Quelles choses auraient été utiles pour des parents comme elle? Toute suggestion sur la littératie financière des enfants, ou des astuces pour les aider à faire la différence entre ce qu’ils veulent et ce qui leur faut.
Les parents devraient entamer le processus tôt. Une suggestion est de se livrer à une auto-évaluation financière complète pour évaluer sa propre aptitude en matière de finances personnelles. Il y en a une dans le livre « Money Savvy Kids ». Comme l’a dit M. Kerbel, le mari de Deborah, lors de la discussion en comité, on ne peut pas enseigner ce que l’on ne connait pas. « Un petit questionnaire aidera les parents à mieux comprendre leurs propres points forts et leurs faiblesses, de manière à mieux les préparer à se lancer sur le chemin de la littératie financière », a-t-il dit.
Il faut ensuite briser les tabous liés à l’argent. Si les enfants posent des questions sur les finances familiales, il ne faut pas changer de sujet ou éviter de leur répondre. « Comme pour tout, si un enfant est assez mûr pour poser ce genre de question, il est assez mûr pour entendre une réponse intelligente et réfléchie », a déclaré Mme Kerbel.
Rendez l’apprentissage financier plus ludique pour les enfants. Si vous traitez ce sujet comme un exercice scolaire, vos enfants grinceront des dents à chaque fois. En revanche, si les parents ont recours à des sites Web interactifs, des applis, des jeux et des livres pour enfants, ces derniers ne s’apercevront peut-être même pas qu’ils apprennent, dans la foulée, la différence entre besoin et désir, les frais d’intérêt et le fonctionnement du système bancaire.

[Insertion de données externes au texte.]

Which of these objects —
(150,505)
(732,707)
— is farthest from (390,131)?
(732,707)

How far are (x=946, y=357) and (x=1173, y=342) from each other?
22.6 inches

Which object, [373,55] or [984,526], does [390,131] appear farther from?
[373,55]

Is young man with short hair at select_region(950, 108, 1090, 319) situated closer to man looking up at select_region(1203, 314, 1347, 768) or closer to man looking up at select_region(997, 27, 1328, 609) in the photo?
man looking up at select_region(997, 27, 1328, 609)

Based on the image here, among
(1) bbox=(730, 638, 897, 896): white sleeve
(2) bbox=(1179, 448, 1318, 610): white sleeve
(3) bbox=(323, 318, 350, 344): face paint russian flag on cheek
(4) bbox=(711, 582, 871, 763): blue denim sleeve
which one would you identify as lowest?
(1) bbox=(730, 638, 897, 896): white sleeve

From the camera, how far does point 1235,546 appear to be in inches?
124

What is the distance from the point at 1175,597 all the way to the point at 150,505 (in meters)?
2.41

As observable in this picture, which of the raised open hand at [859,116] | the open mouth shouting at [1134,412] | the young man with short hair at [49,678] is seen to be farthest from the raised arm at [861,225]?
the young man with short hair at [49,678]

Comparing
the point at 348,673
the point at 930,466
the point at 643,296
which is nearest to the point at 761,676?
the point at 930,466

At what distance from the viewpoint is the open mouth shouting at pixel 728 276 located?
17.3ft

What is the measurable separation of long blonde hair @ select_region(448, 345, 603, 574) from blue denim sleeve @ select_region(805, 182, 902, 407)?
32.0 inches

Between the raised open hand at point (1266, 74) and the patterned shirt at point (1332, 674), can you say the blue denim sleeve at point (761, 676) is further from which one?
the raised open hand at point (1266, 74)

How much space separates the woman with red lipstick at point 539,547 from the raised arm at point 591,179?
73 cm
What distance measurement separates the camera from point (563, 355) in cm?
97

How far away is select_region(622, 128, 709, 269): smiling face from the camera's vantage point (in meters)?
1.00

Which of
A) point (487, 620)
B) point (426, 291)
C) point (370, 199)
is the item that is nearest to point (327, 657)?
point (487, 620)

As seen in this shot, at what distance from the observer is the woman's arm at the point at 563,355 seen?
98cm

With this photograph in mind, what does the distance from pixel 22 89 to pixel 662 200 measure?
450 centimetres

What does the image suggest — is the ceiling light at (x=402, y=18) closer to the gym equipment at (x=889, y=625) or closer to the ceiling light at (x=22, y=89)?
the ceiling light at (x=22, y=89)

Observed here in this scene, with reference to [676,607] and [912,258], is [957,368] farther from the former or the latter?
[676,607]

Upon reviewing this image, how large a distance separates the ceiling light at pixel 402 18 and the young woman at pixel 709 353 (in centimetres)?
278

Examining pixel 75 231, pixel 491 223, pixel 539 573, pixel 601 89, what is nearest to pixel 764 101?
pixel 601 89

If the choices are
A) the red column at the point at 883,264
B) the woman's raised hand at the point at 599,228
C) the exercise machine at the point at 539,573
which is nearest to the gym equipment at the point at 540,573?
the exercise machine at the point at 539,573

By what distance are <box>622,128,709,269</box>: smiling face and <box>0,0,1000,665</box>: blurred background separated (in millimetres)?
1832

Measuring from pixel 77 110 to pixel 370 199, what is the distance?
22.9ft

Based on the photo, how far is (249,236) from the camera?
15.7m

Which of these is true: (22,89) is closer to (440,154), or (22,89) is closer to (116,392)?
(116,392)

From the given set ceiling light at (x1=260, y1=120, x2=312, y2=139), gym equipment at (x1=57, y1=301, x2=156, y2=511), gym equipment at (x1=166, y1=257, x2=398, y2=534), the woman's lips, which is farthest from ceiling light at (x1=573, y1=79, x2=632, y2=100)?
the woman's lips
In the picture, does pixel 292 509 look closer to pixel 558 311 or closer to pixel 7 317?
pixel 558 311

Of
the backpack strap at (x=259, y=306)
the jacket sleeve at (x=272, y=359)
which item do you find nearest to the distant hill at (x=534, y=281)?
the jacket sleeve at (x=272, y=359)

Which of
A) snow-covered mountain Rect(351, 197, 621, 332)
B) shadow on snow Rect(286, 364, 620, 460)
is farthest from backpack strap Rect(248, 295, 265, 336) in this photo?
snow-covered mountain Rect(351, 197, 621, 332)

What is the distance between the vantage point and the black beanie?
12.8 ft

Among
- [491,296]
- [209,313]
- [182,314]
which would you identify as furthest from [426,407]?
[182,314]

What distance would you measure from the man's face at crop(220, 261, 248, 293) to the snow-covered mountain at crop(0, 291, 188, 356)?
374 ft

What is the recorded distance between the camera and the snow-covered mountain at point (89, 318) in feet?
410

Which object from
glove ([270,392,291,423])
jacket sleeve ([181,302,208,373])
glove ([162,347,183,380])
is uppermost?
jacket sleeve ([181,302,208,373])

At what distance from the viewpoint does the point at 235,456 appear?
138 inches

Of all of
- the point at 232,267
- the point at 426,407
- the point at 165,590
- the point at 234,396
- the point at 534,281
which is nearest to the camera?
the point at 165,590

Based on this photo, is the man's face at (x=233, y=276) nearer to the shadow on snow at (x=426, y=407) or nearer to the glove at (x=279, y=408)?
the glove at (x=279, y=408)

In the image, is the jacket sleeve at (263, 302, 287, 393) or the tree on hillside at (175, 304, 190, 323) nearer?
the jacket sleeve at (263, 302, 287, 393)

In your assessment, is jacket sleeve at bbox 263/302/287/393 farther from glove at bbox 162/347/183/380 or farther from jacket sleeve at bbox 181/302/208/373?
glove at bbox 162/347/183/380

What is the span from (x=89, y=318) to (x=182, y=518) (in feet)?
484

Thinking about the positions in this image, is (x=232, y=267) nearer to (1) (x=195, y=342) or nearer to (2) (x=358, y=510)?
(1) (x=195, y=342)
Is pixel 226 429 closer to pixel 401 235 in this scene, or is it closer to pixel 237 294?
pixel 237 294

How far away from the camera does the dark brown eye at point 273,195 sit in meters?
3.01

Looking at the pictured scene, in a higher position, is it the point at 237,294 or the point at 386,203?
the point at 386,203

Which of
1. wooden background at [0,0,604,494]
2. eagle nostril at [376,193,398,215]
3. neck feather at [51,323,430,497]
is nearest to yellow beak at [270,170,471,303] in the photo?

Mme Kerbel considère que l’argent de poche est essentiel pour que les enfants puissent avoir une expérience personnelle de l’argent. « Avoir une petite somme d’argent à eux leur fera prendre des décisions financières à un âge précoce, dit-elle. L’argent de poche les fait réfléchir à ce qu’ils achètent, et penser à ce qu’est un souhait par rapport à une nécessité, et la budgétisation qui en découle. »
Prenons l’exemple de son fils de 10 ans, qui venait juste de commencer à toucher de l’argent de poche, lorsqu’il y a eu une soirée cinéma à son école. Mme Kerbel a décidé que son fils devrait payer pour cet événement social de sa propre poche. Outre le film, il avait le choix d’acheter du maïs soufflé. Il est alors allé se renseigner auprès des organisateurs pour connaître la taille du sac de maïs soufflé et les saveurs qu’il y aurait.
En fin de compte, le garçon a décidé de ne pas acheter de maïs soufflé. « Le fait est qu’il a dû décider si cet achat valait la peine de dépenser son argent ou non, a dit M. Kerbel. Si elle avait payé elle-même, cette question ne se serait même pas posée. »
Au fur et à mesure que les enfants deviennent adultes, ils peuvent tisser des liens avec l’équipe de conseillers financiers des parents en assistant à des conversations de temps à autre. Cette pratique ne peut que renforcer les enseignements sur la nécessité de se fixer des objectifs, et de créer et conserver son patrimoine, a dit M. Gebert.
La plupart des conseillers sont ouverts aux rencontres avec des membres d’une famille, en particulier quand les parents partent à la retraite et officialisent les projets touchant à leur patrimoine. Comprendre pourquoi certaines décisions ont été prises peut aider à éviter les disputes familiales ultérieures, souligne M. Gebert.